[What you are asked to do]: Determine the count of lines in the data below that include the word "labeled", and give nothing besides it.

--- START ---

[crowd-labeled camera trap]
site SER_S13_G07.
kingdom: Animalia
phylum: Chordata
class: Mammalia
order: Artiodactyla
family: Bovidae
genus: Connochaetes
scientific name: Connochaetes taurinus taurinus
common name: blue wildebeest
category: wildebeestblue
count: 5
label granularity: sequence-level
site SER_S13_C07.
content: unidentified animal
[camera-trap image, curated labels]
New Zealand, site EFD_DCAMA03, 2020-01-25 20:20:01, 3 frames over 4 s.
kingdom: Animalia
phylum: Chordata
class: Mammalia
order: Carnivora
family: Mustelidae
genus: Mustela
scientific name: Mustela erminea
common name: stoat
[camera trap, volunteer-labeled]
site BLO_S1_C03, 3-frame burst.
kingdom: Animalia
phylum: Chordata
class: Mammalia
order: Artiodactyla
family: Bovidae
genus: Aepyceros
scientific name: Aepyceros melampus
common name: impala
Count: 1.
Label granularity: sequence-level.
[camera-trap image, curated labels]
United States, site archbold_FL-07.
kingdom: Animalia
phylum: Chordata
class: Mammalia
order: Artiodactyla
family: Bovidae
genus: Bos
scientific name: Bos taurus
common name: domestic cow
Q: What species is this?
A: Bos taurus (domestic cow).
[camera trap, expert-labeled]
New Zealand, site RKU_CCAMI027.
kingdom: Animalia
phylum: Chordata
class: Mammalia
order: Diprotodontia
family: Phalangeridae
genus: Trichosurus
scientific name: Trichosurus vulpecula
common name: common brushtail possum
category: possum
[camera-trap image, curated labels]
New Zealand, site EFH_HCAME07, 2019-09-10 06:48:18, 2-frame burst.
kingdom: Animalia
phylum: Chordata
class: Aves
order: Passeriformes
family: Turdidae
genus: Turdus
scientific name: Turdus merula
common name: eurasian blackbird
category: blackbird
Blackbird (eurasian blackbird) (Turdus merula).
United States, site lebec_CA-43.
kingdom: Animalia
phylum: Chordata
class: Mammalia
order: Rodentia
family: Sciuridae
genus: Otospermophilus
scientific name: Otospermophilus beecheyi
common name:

--- END ---

[Result below]: 3